Your copy should repeat each record exactly and contain none of the pictures.

#### DATASET RECORDS

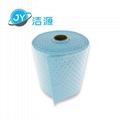 藍色2MM輕量級節省38cm寬90m長大卷實驗室碱性危害品萬用環保吸附棉 3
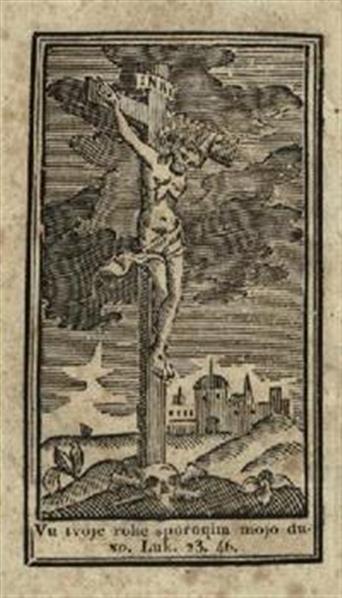 Knižica pobožnosti za mlade ino dorašene kristjane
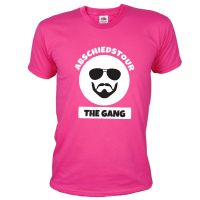 Pinkfarbenes JGA Abschiedstour-Shirt mit Gangster-Motiv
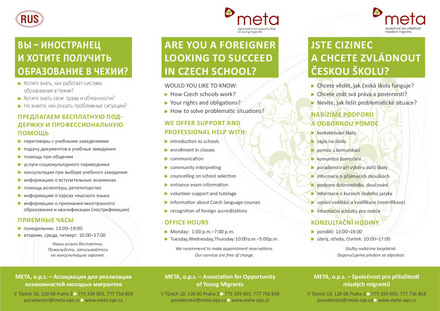 META consulting flyer - 2017
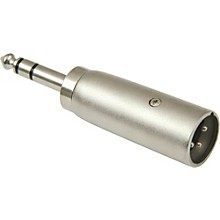 "American Recorder Technologies XLR Male to 1/4"" Male Stereo Adapter"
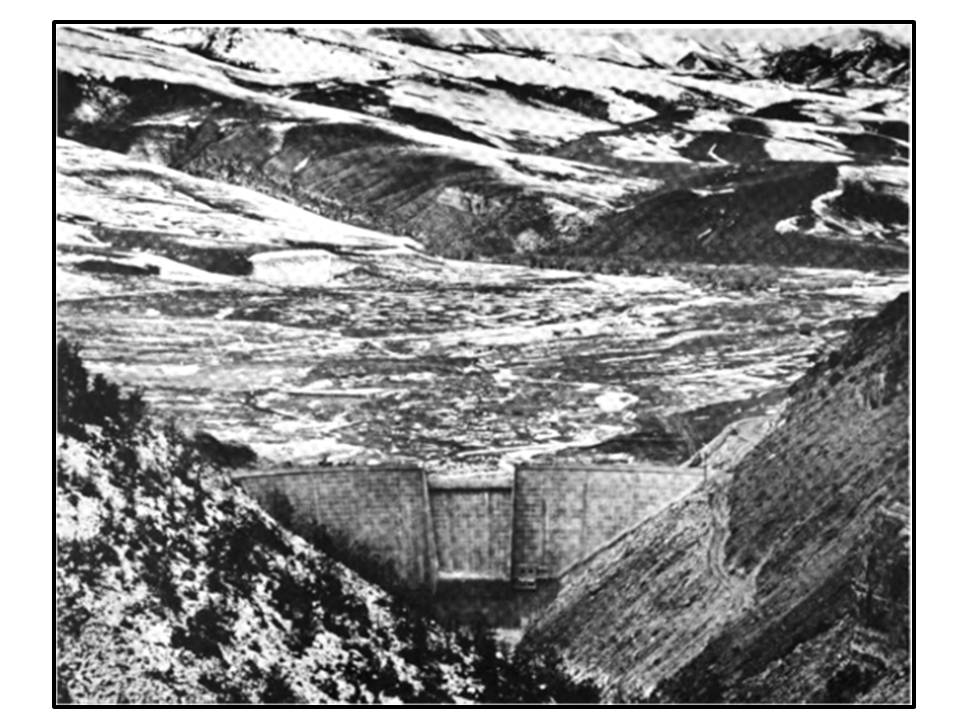Picture Anchor Dam before filling reservoir, 1960, Hot Springs County, Wyoming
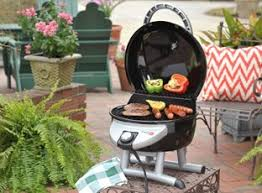 Char Broil Patio Bistro Grill Cover Char Broil Wayfair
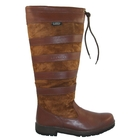 Kanyon Outdoor Beech Country Boot (Unisex)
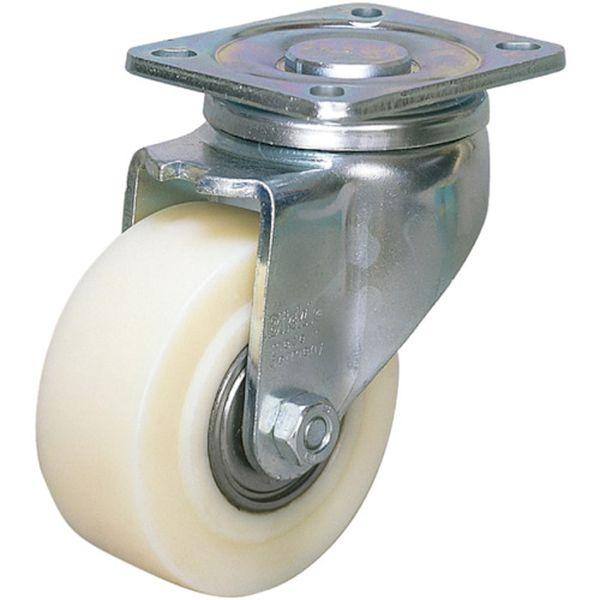 【メーカー在庫あり】 シシクSISIKUアドクライス(株 シシク 低床重荷重用キャスター 自在 80径 GSPO車輪 LH-GSPO-80K HD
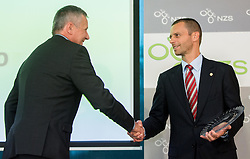 Joze Slivsek of NK Krsko and Aleksander Ceferin of NZS during NZS Draw for season 2015/16 on June 23, 2015 in Brdo pri Kranju, Slovenia. Photo by Vid Ponikvar / Sportida
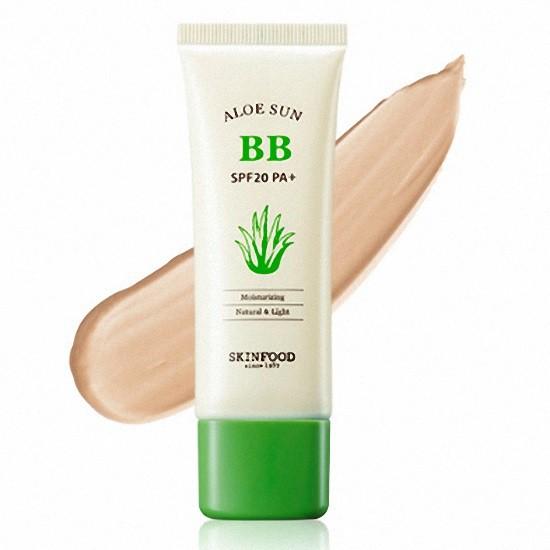 Kem BB Cream Chiết Xuất Lô Hội Skinfood Aloe Sun BB Cream SPF20 PA+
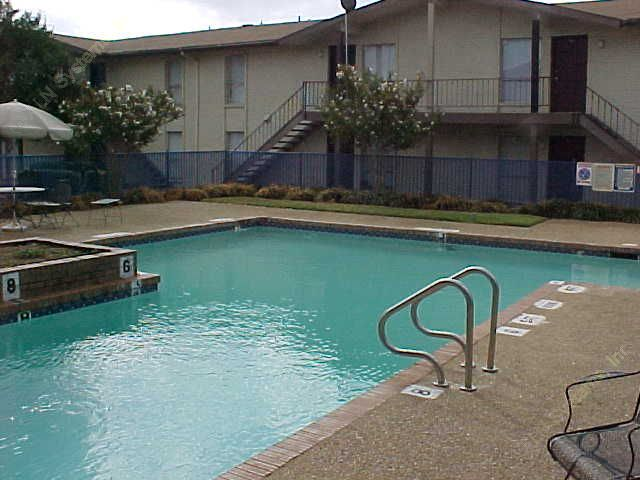 Pool Area at Listing #136333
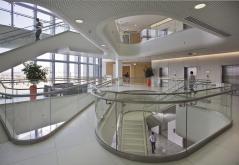 IRENA HQ Interior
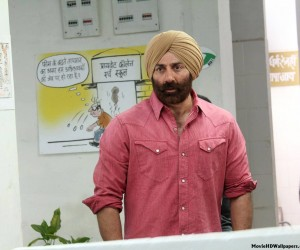 Singh Saab The Great Pics 300x250 Singh Saab The Great (2013)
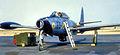 514th Fighter-Bomber Squadron - Republic F-84G-10-RE Thunderjet - 51-1112.jpg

########

▶ _TASK OUTPUT_
 藍色2MM輕量級節省38cm寬90m長大卷實驗室碱性危害品萬用環保吸附棉 3
 Knižica pobožnosti za mlade ino dorašene kristjane
 Pinkfarbenes JGA Abschiedstour-Shirt mit Gangster-Motiv
 META consulting flyer - 2017
 "American Recorder Technologies XLR Male to 1/4"" Male Stereo Adapter"
Picture Anchor Dam before filling reservoir, 1960, Hot Springs County, Wyoming
 Char Broil Patio Bistro Grill Cover Char Broil Wayfair
 Kanyon Outdoor Beech Country Boot (Unisex)
 【メーカー在庫あり】 シシクSISIKUアドクライス(株 シシク 低床重荷重用キャスター 自在 80径 GSPO車輪 LH-GSPO-80K HD
 Joze Slivsek of NK Krsko and Aleksander Ceferin of NZS during NZS Draw for season 2015/16 on June 23, 2015 in Brdo pri Kranju, Slovenia. Photo by Vid Ponikvar / Sportida
 Kem BB Cream Chiết Xuất Lô Hội Skinfood Aloe Sun BB Cream SPF20 PA+
 Pool Area at Listing #136333
 IRENA HQ Interior
 Singh Saab The Great Pics 300x250 Singh Saab The Great (2013)
 514th Fighter-Bomber Squadron - Republic F-84G-10-RE Thunderjet - 51-1112.jpg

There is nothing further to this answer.